原材料費等のコスト削減

原材料費や外注加工費等の主要変動費について、同業他社比較や過去からの推移を検証することにより、コスト削減のきっかけを作ることができます。

企業経営において、原材料費や外注加工費といった主要な変動費については、その経営における産出成果の品質に大きな影響を与えることが多く、安易なコスト削減はその企業の付加価値の主要な部分である品質を下げることになり、企業経営にむしろマイナスの結果となることも十分に考えられます。そのため、主要変動費についてのコスト削減は慎重になる必要がありますが、経営改善が十分に効果を持つためには、コストに聖域を設けることは良くありません。そのため、主要変動費についてもコスト削減の検討はする必要があるといえます。

検討の方法として有効な方法に、同業他社との比較と過去数年にわたる推移をとることが挙げられます。

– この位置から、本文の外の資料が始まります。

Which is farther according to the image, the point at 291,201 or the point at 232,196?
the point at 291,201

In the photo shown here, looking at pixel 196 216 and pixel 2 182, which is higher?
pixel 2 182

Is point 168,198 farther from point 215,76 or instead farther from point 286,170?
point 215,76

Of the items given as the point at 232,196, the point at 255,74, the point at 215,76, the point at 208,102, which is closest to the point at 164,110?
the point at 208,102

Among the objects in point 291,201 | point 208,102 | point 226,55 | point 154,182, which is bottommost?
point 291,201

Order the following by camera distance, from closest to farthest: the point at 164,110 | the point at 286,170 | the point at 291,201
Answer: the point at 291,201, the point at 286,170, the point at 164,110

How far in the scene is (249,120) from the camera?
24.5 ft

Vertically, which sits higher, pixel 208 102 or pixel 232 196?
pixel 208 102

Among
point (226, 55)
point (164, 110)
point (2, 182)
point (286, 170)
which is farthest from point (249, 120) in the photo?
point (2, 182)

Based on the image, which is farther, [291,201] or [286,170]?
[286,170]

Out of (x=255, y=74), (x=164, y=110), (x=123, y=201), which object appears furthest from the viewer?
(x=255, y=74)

具体例として、売上高に対しての原材料費の比率の計算をあげます。それについて、同業他社の平均の数値と比較して、自社がそれよりも高いか低いかを確認します。また、過去数年間の数値を計算して、傾向としてどのようなものになっているか、それが上がってきているか、下がってきているかなどを確認します。

同業他社との比較での高低の原因は様々なものがあり、各企業のおかれている固有の状況も影響しますので、原因を明確に見つけることは難しいと思います。そのため、改善すべき点をはっきりと認識することはできないこともあるかもしれませんが、検討の出発点として有効と思います。また、同業他社よりもかなり数値が高く利益を圧迫している場合には、何か問題点があるのではないかと検討するインセンティブにもなると思います。

過去数年においての数値の推移の確認においては、その動きは自社のことですので、原因分析は比較的しやすいと思います。数値の動きの原因を把握することで、経営改善の糸口をつかむことにつながります。

このようなプロセスを経て、改善すべきポイントがわかってきた場合には、例えば、在庫管理の精度を上げて廃棄ロス等を抑える、加工においての歩留まりを上げる、発注先を広く見直して発注の選択肢を広げる、などの対策を講じることにより、経営がより効率的になることを期待できると思います。